[Begin SUPPLIED PASSAGE]
BY ROBERT WILLIAMS | Vasily Shpundet was at a protest in the Russian city of Obninsk against the country’s controversial proposal that sought to ban so-called gay propaganda to minors in 2013 when a lawyer with the country’s Orthodox Church encouraged nationalists and hundreds of other people to attack him and the handful of other LGBT rights advocates who were protesting.
He said local police questioned him about the attack before another group of people who identified themselves as members of the Moscow Criminal Investigation Department kidnapped him and brought him to a basement. Shpundet said the men took his passport, backpack and cell phone, beat him and threatened to take him to a nearby forest before releasing him five hours later.
“They tried to make me say that I had tried to murder someone,” he told The Pride LA during an interview in Plummer Park, speaking through an interpreter. “At the same time they assaulted me and abused me and called me queer.”
[End SUPPLIED PASSAGE]
[Begin DATASET EXTRACT]
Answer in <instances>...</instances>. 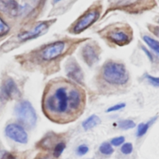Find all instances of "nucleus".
<instances>
[{"mask_svg":"<svg viewBox=\"0 0 159 159\" xmlns=\"http://www.w3.org/2000/svg\"><path fill=\"white\" fill-rule=\"evenodd\" d=\"M84 91L68 81H57L45 88L42 100L44 115L52 122L65 124L76 120L83 112Z\"/></svg>","mask_w":159,"mask_h":159,"instance_id":"f257e3e1","label":"nucleus"},{"mask_svg":"<svg viewBox=\"0 0 159 159\" xmlns=\"http://www.w3.org/2000/svg\"><path fill=\"white\" fill-rule=\"evenodd\" d=\"M103 80L113 86H123L129 79V73L125 65L120 62L109 61L106 62L101 70Z\"/></svg>","mask_w":159,"mask_h":159,"instance_id":"f03ea898","label":"nucleus"},{"mask_svg":"<svg viewBox=\"0 0 159 159\" xmlns=\"http://www.w3.org/2000/svg\"><path fill=\"white\" fill-rule=\"evenodd\" d=\"M48 29V24L47 22H41L30 29L24 30L18 33L16 37H12L6 42H4L0 47V51L6 53L14 49L16 43L25 42L28 40L35 39L45 32Z\"/></svg>","mask_w":159,"mask_h":159,"instance_id":"7ed1b4c3","label":"nucleus"},{"mask_svg":"<svg viewBox=\"0 0 159 159\" xmlns=\"http://www.w3.org/2000/svg\"><path fill=\"white\" fill-rule=\"evenodd\" d=\"M132 30L130 26L115 25L104 32L105 38L111 43L118 46L129 44L132 40Z\"/></svg>","mask_w":159,"mask_h":159,"instance_id":"20e7f679","label":"nucleus"},{"mask_svg":"<svg viewBox=\"0 0 159 159\" xmlns=\"http://www.w3.org/2000/svg\"><path fill=\"white\" fill-rule=\"evenodd\" d=\"M14 113L18 120L25 127L33 128L35 125L37 114L29 101L26 100L19 101L15 106Z\"/></svg>","mask_w":159,"mask_h":159,"instance_id":"39448f33","label":"nucleus"},{"mask_svg":"<svg viewBox=\"0 0 159 159\" xmlns=\"http://www.w3.org/2000/svg\"><path fill=\"white\" fill-rule=\"evenodd\" d=\"M99 16V8L94 7L89 9L76 21L71 27V32L75 34L81 33L95 23L98 20Z\"/></svg>","mask_w":159,"mask_h":159,"instance_id":"423d86ee","label":"nucleus"},{"mask_svg":"<svg viewBox=\"0 0 159 159\" xmlns=\"http://www.w3.org/2000/svg\"><path fill=\"white\" fill-rule=\"evenodd\" d=\"M66 43L58 40L46 45L40 51V58L45 61H51L58 58L63 53Z\"/></svg>","mask_w":159,"mask_h":159,"instance_id":"0eeeda50","label":"nucleus"},{"mask_svg":"<svg viewBox=\"0 0 159 159\" xmlns=\"http://www.w3.org/2000/svg\"><path fill=\"white\" fill-rule=\"evenodd\" d=\"M0 96L5 100L17 99L20 96V91L13 78L4 77L0 86Z\"/></svg>","mask_w":159,"mask_h":159,"instance_id":"6e6552de","label":"nucleus"},{"mask_svg":"<svg viewBox=\"0 0 159 159\" xmlns=\"http://www.w3.org/2000/svg\"><path fill=\"white\" fill-rule=\"evenodd\" d=\"M153 2V0H109L111 6L114 9H124L128 12H137L143 7V2Z\"/></svg>","mask_w":159,"mask_h":159,"instance_id":"1a4fd4ad","label":"nucleus"},{"mask_svg":"<svg viewBox=\"0 0 159 159\" xmlns=\"http://www.w3.org/2000/svg\"><path fill=\"white\" fill-rule=\"evenodd\" d=\"M4 132L6 135L14 142L25 144L28 142V135L24 128L17 124L11 123L6 125Z\"/></svg>","mask_w":159,"mask_h":159,"instance_id":"9d476101","label":"nucleus"},{"mask_svg":"<svg viewBox=\"0 0 159 159\" xmlns=\"http://www.w3.org/2000/svg\"><path fill=\"white\" fill-rule=\"evenodd\" d=\"M66 76L74 82L82 84L84 80L83 71L78 63L74 60L70 59L65 66Z\"/></svg>","mask_w":159,"mask_h":159,"instance_id":"9b49d317","label":"nucleus"},{"mask_svg":"<svg viewBox=\"0 0 159 159\" xmlns=\"http://www.w3.org/2000/svg\"><path fill=\"white\" fill-rule=\"evenodd\" d=\"M81 55L84 61L89 66H92L96 63L99 58V49L92 43H87L83 47Z\"/></svg>","mask_w":159,"mask_h":159,"instance_id":"f8f14e48","label":"nucleus"},{"mask_svg":"<svg viewBox=\"0 0 159 159\" xmlns=\"http://www.w3.org/2000/svg\"><path fill=\"white\" fill-rule=\"evenodd\" d=\"M22 7L16 0H0V12L10 17L19 15Z\"/></svg>","mask_w":159,"mask_h":159,"instance_id":"ddd939ff","label":"nucleus"},{"mask_svg":"<svg viewBox=\"0 0 159 159\" xmlns=\"http://www.w3.org/2000/svg\"><path fill=\"white\" fill-rule=\"evenodd\" d=\"M101 119L96 114H92L83 121L81 125L85 130L94 128L101 123Z\"/></svg>","mask_w":159,"mask_h":159,"instance_id":"4468645a","label":"nucleus"},{"mask_svg":"<svg viewBox=\"0 0 159 159\" xmlns=\"http://www.w3.org/2000/svg\"><path fill=\"white\" fill-rule=\"evenodd\" d=\"M157 118H158V116H156L146 123H140V124H139L137 126V136L138 137H141L143 136L147 133V132L148 128L150 127V126L157 119Z\"/></svg>","mask_w":159,"mask_h":159,"instance_id":"2eb2a0df","label":"nucleus"},{"mask_svg":"<svg viewBox=\"0 0 159 159\" xmlns=\"http://www.w3.org/2000/svg\"><path fill=\"white\" fill-rule=\"evenodd\" d=\"M56 135L53 134H48L47 135L44 139H42L40 142H39V146L40 148L44 150H48L52 148V145H53V142L55 141V139H56Z\"/></svg>","mask_w":159,"mask_h":159,"instance_id":"dca6fc26","label":"nucleus"},{"mask_svg":"<svg viewBox=\"0 0 159 159\" xmlns=\"http://www.w3.org/2000/svg\"><path fill=\"white\" fill-rule=\"evenodd\" d=\"M142 39L143 40V41L145 42V43L152 50H153L157 55H158V53H159L158 42L157 40H155V39H153V38H152V37H150L148 35L143 36Z\"/></svg>","mask_w":159,"mask_h":159,"instance_id":"f3484780","label":"nucleus"},{"mask_svg":"<svg viewBox=\"0 0 159 159\" xmlns=\"http://www.w3.org/2000/svg\"><path fill=\"white\" fill-rule=\"evenodd\" d=\"M66 147V144L63 142H58L53 147V158H58L63 152L65 148Z\"/></svg>","mask_w":159,"mask_h":159,"instance_id":"a211bd4d","label":"nucleus"},{"mask_svg":"<svg viewBox=\"0 0 159 159\" xmlns=\"http://www.w3.org/2000/svg\"><path fill=\"white\" fill-rule=\"evenodd\" d=\"M10 27L8 24L4 20L2 17L0 15V39H2L9 32Z\"/></svg>","mask_w":159,"mask_h":159,"instance_id":"6ab92c4d","label":"nucleus"},{"mask_svg":"<svg viewBox=\"0 0 159 159\" xmlns=\"http://www.w3.org/2000/svg\"><path fill=\"white\" fill-rule=\"evenodd\" d=\"M99 150L101 153L106 155H110L112 154L113 152H114V150L113 147H112L111 144L108 142L102 143L100 145Z\"/></svg>","mask_w":159,"mask_h":159,"instance_id":"aec40b11","label":"nucleus"},{"mask_svg":"<svg viewBox=\"0 0 159 159\" xmlns=\"http://www.w3.org/2000/svg\"><path fill=\"white\" fill-rule=\"evenodd\" d=\"M118 126L120 129L123 130H129L135 127V123L130 119L122 120L119 122Z\"/></svg>","mask_w":159,"mask_h":159,"instance_id":"412c9836","label":"nucleus"},{"mask_svg":"<svg viewBox=\"0 0 159 159\" xmlns=\"http://www.w3.org/2000/svg\"><path fill=\"white\" fill-rule=\"evenodd\" d=\"M145 78L147 80V81L155 87H158L159 85V80L158 77L153 76L149 74H145Z\"/></svg>","mask_w":159,"mask_h":159,"instance_id":"4be33fe9","label":"nucleus"},{"mask_svg":"<svg viewBox=\"0 0 159 159\" xmlns=\"http://www.w3.org/2000/svg\"><path fill=\"white\" fill-rule=\"evenodd\" d=\"M120 150L123 154H125V155L130 154L133 151V145L132 143H129V142L125 143L121 147Z\"/></svg>","mask_w":159,"mask_h":159,"instance_id":"5701e85b","label":"nucleus"},{"mask_svg":"<svg viewBox=\"0 0 159 159\" xmlns=\"http://www.w3.org/2000/svg\"><path fill=\"white\" fill-rule=\"evenodd\" d=\"M89 151L88 147L85 144L80 145L76 149V153L79 156H83L86 155Z\"/></svg>","mask_w":159,"mask_h":159,"instance_id":"b1692460","label":"nucleus"},{"mask_svg":"<svg viewBox=\"0 0 159 159\" xmlns=\"http://www.w3.org/2000/svg\"><path fill=\"white\" fill-rule=\"evenodd\" d=\"M125 107V104L124 103V102L117 104H115L114 106H112L109 107L106 110V112H111L117 111H119V110H120V109L124 108Z\"/></svg>","mask_w":159,"mask_h":159,"instance_id":"393cba45","label":"nucleus"},{"mask_svg":"<svg viewBox=\"0 0 159 159\" xmlns=\"http://www.w3.org/2000/svg\"><path fill=\"white\" fill-rule=\"evenodd\" d=\"M125 141V138L123 136H119L115 138H113L111 140V144L114 146H119L122 144Z\"/></svg>","mask_w":159,"mask_h":159,"instance_id":"a878e982","label":"nucleus"},{"mask_svg":"<svg viewBox=\"0 0 159 159\" xmlns=\"http://www.w3.org/2000/svg\"><path fill=\"white\" fill-rule=\"evenodd\" d=\"M34 159H53V157H52L51 155H50L48 154L42 153V154H40V155H38Z\"/></svg>","mask_w":159,"mask_h":159,"instance_id":"bb28decb","label":"nucleus"},{"mask_svg":"<svg viewBox=\"0 0 159 159\" xmlns=\"http://www.w3.org/2000/svg\"><path fill=\"white\" fill-rule=\"evenodd\" d=\"M142 49L143 50V51L145 52V53L147 55V56L148 57V58H149V60L151 61H153V55H152V53L148 51V49H147L145 47L142 46Z\"/></svg>","mask_w":159,"mask_h":159,"instance_id":"cd10ccee","label":"nucleus"},{"mask_svg":"<svg viewBox=\"0 0 159 159\" xmlns=\"http://www.w3.org/2000/svg\"><path fill=\"white\" fill-rule=\"evenodd\" d=\"M1 159H18V158L11 153H5L2 155Z\"/></svg>","mask_w":159,"mask_h":159,"instance_id":"c85d7f7f","label":"nucleus"},{"mask_svg":"<svg viewBox=\"0 0 159 159\" xmlns=\"http://www.w3.org/2000/svg\"><path fill=\"white\" fill-rule=\"evenodd\" d=\"M61 1H62V0H53V4H57V3H58V2Z\"/></svg>","mask_w":159,"mask_h":159,"instance_id":"c756f323","label":"nucleus"},{"mask_svg":"<svg viewBox=\"0 0 159 159\" xmlns=\"http://www.w3.org/2000/svg\"><path fill=\"white\" fill-rule=\"evenodd\" d=\"M2 39H0V41H1V40H2Z\"/></svg>","mask_w":159,"mask_h":159,"instance_id":"7c9ffc66","label":"nucleus"}]
</instances>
[End DATASET EXTRACT]
_CHALLENGE 1_.
In the article about Vasily Shpundet, copy the passage that begins at the words "BY ROBERT WILLIAMS" and stops after the words "five hours later.".
_CHALLENGE 2_.
According to the article about Vasily Shpundet, which of his belongings did the men who kidnapped him take?

_ANSWER 1_.
BY ROBERT WILLIAMS | Vasily Shpundet was at a protest in the Russian city of Obninsk against the country’s controversial proposal that sought to ban so-called gay propaganda to minors in 2013 when a lawyer with the country’s Orthodox Church encouraged nationalists and hundreds of other people to attack him and the handful of other LGBT rights advocates who were protesting.
He said local police questioned him about the attack before another group of people who identified themselves as members of the Moscow Criminal Investigation Department kidnapped him and brought him to a basement. Shpundet said the men took his passport, backpack and cell phone, beat him and threatened to take him to a nearby forest before releasing him five hours later.

_ANSWER 2_.
His passport, backpack and cell phone.